その後の話しは特に有益なものとはなり得なかったと、私は感じた。薬師寺が言っていたように、手持ちの資料からより取れることなど、たかが知れていたからだ。
が、これが全て模倣だとして誰がどの様な意図を持って、この様なものを作ったのか。彼らを突き動かしたものが何だったのか、それこそがある種のオリジナル、動機となり得るものだったのか。
「俺はAがネームドの一人。【マッドピエロ】だと考えている。或いは、その模倣犯」
「そうだろうな。私も、そう睨んでいる」
そう口にはしたが同意したのは前者ではなく、後者の方である。Aには明らかに信奉の対象、模倣に足る存在がある。

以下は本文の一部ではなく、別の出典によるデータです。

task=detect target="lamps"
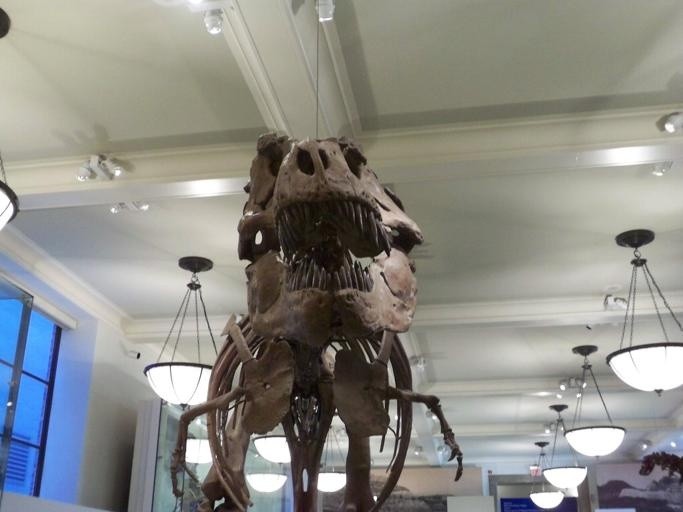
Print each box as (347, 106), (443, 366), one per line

「が、その対象がマッドピエロなのかビッグボスなのか、までは分からないが……」
私は自身の考えをそのまま口にした。マッドピエロ、血塗れの道化師とでも言おうか、それは文字通りの殺人鬼、恐怖を煽る存在である。そう言う異常者、異常犯罪の多発化、一般認識化させる事で先のボマーやスナイパーの役割である、社会不安の増幅といった状況を生み出す存在として、私は定義、キャラ付けをしたのだから。
「残りはパラディンとオラクル、か……」
私が設定した七人のネームド。パラディン、ゲーム・ファンタジー的には聖騎士。イメージとしてはチェスの駒であるナイト。キングと対峙し、クイーンを守る騎士。つまり【法】権力の側にある力の象徴。
オラクルは、そのまま預言者と言う意味を持ち、国家権力とはまた違った法、ある種の宗教的シンボルとしての位置付けを与えた。
「パラディン、は確か俺だったな。まあ、小説の中での話ではあるが……」
「小説の話をするならパラディンの位置付けは、ある意味で普通の悪よりタチが悪いんだが、その自覚が芽生えたのか?和泉」
そう、自らの正義を絶対とするが故に、悪をも利用することを厭わない正義の男パラディン。そのイメージに、和泉はうってつけだった。